EXERCISE: Reproduce every line of the part that opens with the line containing "What is the distance between" and closes with the line containing "Answer: (x=230, y=133)", both ends included. Scale only the numbers in the answers, the distance and the coordinates, by multiplying each by 1.15 and rounding to a whole number, with halves rounded up.

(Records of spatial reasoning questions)

--- begin ---

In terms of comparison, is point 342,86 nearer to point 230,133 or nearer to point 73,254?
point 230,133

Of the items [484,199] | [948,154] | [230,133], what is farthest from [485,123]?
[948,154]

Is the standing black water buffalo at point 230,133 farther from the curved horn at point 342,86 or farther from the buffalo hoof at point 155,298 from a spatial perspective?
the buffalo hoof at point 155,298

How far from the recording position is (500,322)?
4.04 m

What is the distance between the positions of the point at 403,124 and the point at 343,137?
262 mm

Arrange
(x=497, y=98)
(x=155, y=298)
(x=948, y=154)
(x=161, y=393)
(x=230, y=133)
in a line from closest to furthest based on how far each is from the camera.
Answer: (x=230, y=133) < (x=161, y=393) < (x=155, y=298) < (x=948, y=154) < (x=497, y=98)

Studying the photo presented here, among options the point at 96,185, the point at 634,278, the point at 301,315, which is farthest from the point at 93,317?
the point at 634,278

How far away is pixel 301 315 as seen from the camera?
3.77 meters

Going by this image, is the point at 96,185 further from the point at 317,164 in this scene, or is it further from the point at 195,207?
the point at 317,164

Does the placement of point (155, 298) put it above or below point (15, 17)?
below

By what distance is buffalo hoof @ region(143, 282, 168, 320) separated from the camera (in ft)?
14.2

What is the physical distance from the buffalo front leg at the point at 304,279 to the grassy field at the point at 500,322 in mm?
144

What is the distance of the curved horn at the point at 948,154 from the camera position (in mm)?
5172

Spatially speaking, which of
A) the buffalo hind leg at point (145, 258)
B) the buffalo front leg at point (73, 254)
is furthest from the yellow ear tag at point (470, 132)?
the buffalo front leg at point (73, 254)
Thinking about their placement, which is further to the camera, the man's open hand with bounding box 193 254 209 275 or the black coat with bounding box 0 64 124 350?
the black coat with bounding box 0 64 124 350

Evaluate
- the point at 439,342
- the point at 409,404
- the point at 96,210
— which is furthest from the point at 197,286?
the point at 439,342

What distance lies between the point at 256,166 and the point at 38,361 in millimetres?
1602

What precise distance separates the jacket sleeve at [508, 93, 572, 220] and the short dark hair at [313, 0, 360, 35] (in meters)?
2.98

--- end ---

FULL SOLUTION:
What is the distance between the positions of the point at 403,124 and the point at 343,137?
301 mm

Arrange
(x=497, y=98)
(x=155, y=298)
(x=948, y=154)
(x=161, y=393)
(x=230, y=133)
in a line from closest to furthest based on how far each is from the camera.
Answer: (x=265, y=153) < (x=185, y=452) < (x=178, y=343) < (x=1090, y=177) < (x=572, y=113)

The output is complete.